Papa glowed, his hand still locked around Thisbe’s wrist, hungry to lock around mine. “Can’t you see it? Saladin Canner is alive!”
“Who?”
“Saladin!” Papa cried, a decade’s climax in his fortissimo. “Mycroft had a dog, a dog we never found. For years after the murders the computers kept picking it up as a stray in random places all around the world, but whenever pet control went after it, it was gone, like a ghost. But it wasn’t a ghost, it was Mycroft’s accomplice, the ba’sib everyone assumed was dead: Saladin Canner! They were childhood lovers. The majority of Saladin’s body was never found after the explosion that wiped out the Canner bash’. We assumed they died with the others, but they must have just lost their tracker in the blast, and Mycroft hid them. That’s how Mycroft seemed to be in two places at once during the murders! Oh, very good, Mycroft! Very good!” His face glowed. “Hiding an entire second person for over twenty years! Hundreds of interrogations and not a hint, not one!”
The witch blinked, more insulted, I think, than surprised. “Mycroft has a lover?”
“It explains everything!” Papa cried, almost dancing. “How they could guard one victim while simultaneously going after the next, how they could beat a Utopian in combat, even why they were so uncharacteristically brutal to Ibis Mardi. That wasn’t Mycroft getting sloppy, it was Saladin punishing a rival! Ibis who wanted to elope with Mycroft!”

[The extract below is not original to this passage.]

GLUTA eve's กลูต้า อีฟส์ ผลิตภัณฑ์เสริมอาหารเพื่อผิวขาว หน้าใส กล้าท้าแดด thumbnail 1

Say it, reader. Call me traitor, failure, fool. I deserve it. During our two weeks my Saladin and I claimed victim after victim, untraceable thanks to our iron-fast law: never use the same trick twice. If you use a knife, throw it away; a disguise, burn it; a way to trick the trackers, use it once then never think of it again. Anything the cops have seen once they can recognize; reuse it and you may as well turn yourself in. Perhaps thirteen years of peace made me complacent, but that is no excuse. I failed, recycled our most critical deception, the Pet Registry, and now my folly had given Saladin’s scent to the one hunter who would never stop.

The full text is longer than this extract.